7. Should anyone be punished? One of the fundamental
ethical turning points is whether anyone is held accountable
and whether the punishment fits the crime. You hope that any
penalty communicates an unambiguous message about the values
of the company and its commitment to accountability. I fear
HP gave at best a mixed signal. Apparently the board concluded
Pattie Dunn did something wrong, but it was unclear what, and
why stepping down only in January and then remaining on the
board was the appropriate punishment.
8. Should you explain in detail what has been done to prevent
a similar incident in the future? Should HP explain to its
employees and to the public exactly what steps have now been
taken to prevent a recurrence?
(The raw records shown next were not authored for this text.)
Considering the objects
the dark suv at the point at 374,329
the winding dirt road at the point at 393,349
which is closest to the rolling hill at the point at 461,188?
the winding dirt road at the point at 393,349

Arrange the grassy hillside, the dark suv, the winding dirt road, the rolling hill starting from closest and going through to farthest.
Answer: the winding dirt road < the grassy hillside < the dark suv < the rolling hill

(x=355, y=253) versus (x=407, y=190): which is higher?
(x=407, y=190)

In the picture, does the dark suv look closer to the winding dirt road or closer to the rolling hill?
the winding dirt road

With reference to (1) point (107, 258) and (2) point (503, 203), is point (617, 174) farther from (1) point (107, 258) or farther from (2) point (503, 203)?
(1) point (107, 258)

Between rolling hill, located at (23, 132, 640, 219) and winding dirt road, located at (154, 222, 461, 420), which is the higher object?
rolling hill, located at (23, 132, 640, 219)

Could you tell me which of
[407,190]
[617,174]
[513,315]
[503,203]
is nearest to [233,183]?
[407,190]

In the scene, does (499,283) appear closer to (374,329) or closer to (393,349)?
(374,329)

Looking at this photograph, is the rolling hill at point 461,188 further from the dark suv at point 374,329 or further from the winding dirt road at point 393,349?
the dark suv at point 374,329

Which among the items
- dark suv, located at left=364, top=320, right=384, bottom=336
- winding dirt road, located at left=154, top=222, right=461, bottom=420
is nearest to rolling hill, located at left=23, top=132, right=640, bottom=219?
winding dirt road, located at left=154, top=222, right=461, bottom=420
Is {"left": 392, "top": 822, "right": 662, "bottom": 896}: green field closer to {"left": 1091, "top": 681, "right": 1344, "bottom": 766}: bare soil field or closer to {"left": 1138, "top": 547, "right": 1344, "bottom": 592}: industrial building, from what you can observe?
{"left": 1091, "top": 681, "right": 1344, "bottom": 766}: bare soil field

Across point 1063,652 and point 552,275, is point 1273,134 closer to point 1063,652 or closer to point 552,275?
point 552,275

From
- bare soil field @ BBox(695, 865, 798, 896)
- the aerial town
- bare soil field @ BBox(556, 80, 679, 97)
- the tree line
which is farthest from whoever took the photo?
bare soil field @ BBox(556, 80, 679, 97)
I believe it must do this to
satisfy the anxiety of employees that their phone records could
be examined next, and to relieve the worry of HP customers that
the data HP keeps on them might be used against them.
9. Should you also purloin the phone records of reporters?
Sorry, the answer to this one is so obvious that you get no
credit for saying "No, they should not." This merely
insured that negative media attention would follow!
Above all, I believe past scandals - including the tragic poisonings
of Tylenol buyers 25 years ago, and the spate of corporate scandals
which began with Enron in 2002 - have established a clear standard
for the management of ethical scandals and other corporate crises.
The four principles are a) tell everything you know as you learn
it, b) apologize early and often; c) punish those who are guilty,
and d) state clearly what the company has done to make another
such incident unlikely. Unfortunately, the HP board stumbled
on several of these fundamental principles.
Kirk
O. Hanson is executive director of the Markkula Center for
Applied Ethics. A version of this articles originally appeared
in BusinessWeek Online, Sept. 18, 2006.